_JOB_
Retype the passage on how the teaching has changed over the years, word for word.

_SELECTION_
+++++

On what's changed over the years:

When I started 15 years ago, right from the start I tried to break up class time. I've always included a case study or even a funny movie, just something to break away, and then come back to the lecture. I've evolved even more in that direction, stepping away from lecturing. I personally love a really good lecture, but modern methods of teaching science say that lecturing isn't the best way to learn and isn't the best approach for long-term retention…so now I only lecture for 10 or 15 minutes and then I break up the class into groups that discuss problems.

If you were to step in my class and compare it in 2000 versus now, what you'd experience is a much noisier classroom. As students break into groups to discuss problems, they're arguing about the proper answer, trying to convince each other of the correct answer. I find that really exciting…they're engaged with the material and they're challenging each other. …Professors now are given practical tools, guidelines and advice to [help] implement that active kind of teaching and learning. We see that in the college with the 21st Century Undergraduate Education task force. There's a huge push to transform teaching and to share information about the best practices of teaching and how to implement them.

+++++

_DATASET EXCERPTS_
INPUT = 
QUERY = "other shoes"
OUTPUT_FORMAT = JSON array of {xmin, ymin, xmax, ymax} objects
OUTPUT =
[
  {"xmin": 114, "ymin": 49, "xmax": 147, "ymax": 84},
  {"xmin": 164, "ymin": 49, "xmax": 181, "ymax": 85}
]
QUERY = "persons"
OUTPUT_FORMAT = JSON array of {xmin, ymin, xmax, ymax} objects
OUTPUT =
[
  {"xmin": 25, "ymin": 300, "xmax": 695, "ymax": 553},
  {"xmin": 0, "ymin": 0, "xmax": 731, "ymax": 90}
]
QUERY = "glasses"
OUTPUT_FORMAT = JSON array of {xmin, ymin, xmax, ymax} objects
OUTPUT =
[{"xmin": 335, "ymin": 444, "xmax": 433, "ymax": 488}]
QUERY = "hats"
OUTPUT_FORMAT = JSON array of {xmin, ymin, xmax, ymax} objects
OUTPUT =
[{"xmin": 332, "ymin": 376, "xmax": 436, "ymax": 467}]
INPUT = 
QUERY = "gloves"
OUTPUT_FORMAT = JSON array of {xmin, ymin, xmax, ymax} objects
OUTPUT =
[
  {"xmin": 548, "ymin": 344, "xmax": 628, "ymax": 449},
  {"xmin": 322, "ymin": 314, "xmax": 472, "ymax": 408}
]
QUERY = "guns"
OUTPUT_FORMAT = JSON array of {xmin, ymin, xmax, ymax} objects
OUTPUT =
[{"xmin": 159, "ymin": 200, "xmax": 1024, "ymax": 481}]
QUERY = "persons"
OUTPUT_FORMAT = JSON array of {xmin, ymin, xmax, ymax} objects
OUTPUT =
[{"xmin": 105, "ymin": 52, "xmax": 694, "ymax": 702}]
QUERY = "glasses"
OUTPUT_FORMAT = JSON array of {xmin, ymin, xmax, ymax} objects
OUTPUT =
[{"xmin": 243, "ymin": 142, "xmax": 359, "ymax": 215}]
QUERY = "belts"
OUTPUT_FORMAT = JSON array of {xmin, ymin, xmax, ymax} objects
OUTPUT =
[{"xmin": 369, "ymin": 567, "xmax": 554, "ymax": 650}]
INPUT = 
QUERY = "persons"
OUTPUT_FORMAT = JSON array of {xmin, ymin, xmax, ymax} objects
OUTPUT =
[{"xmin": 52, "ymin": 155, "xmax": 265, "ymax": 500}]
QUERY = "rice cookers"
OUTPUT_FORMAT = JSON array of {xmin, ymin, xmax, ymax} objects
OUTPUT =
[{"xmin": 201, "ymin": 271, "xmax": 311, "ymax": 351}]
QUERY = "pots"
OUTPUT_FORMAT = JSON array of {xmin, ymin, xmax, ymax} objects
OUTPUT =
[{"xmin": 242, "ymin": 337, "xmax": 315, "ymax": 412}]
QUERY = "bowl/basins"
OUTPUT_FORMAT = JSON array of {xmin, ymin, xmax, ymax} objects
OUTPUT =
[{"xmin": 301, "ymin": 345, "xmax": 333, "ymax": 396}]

+++++

_REPLY_
On what's changed over the years:

When I started 15 years ago, right from the start I tried to break up class time. I've always included a case study or even a funny movie, just something to break away, and then come back to the lecture. I've evolved even more in that direction, stepping away from lecturing. I personally love a really good lecture, but modern methods of teaching science say that lecturing isn't the best way to learn and isn't the best approach for long-term retention…so now I only lecture for 10 or 15 minutes and then I break up the class into groups that discuss problems.

If you were to step in my class and compare it in 2000 versus now, what you'd experience is a much noisier classroom. As students break into groups to discuss problems, they're arguing about the proper answer, trying to convince each other of the correct answer. I find that really exciting…they're engaged with the material and they're challenging each other. …Professors now are given practical tools, guidelines and advice to [help] implement that active kind of teaching and learning. We see that in the college with the 21st Century Undergraduate Education task force. There's a huge push to transform teaching and to share information about the best practices of teaching and how to implement them.